**SHORT PROBLEM**. Please explain, in one to three sentences, why the ITS Institute offers research assistantships, according to the annual report excerpt below.

**DOCUMENT SECTION**.
· · ·
A report of research, education, and technology transfer activities of the Intelligent Transportation Systems Institute at the University of Minnesota for fiscal year 2005–2006.
The ITS Institute’s education activities consist of a multidisciplinary program of coursework and experiential learning that supports the Institute’s theme. The educational program includes the disciplines of computer science and engineering, electrical and computer engineering, civil engineering, mechanical engineering, human factors, public policy, and others.
By supporting and sponsoring a variety of educational initiatives for students, the Institute is generating interest in its core ITS science and technologies. These initiatives include developing new curriculum and courses, involving undergraduate and graduate students in research projects, sponsoring students to attend national conferences, giving awards that recognize outstanding students, and offering research assistantships to help attract more students to the study of transportation. This section of the annual report highlights some of our efforts in the area of education.
· · ·
**SUPPLIED INFORMATION**.
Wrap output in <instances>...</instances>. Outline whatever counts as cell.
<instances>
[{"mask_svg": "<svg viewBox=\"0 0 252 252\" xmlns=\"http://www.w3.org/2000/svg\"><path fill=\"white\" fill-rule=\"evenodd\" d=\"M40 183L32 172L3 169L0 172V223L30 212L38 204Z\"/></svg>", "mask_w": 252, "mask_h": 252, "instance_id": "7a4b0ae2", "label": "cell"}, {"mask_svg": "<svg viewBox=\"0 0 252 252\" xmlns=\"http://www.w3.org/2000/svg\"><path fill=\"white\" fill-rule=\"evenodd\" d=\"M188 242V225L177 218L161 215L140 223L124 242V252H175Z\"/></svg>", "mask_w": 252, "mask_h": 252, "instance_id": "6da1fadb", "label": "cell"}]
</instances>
· · ·
**WRITTEN REPLY**. The Institute offers research assistantships to help attract more students to the study of transportation. They are one of the educational initiatives through which it generates interest in its core ITS science and technologies.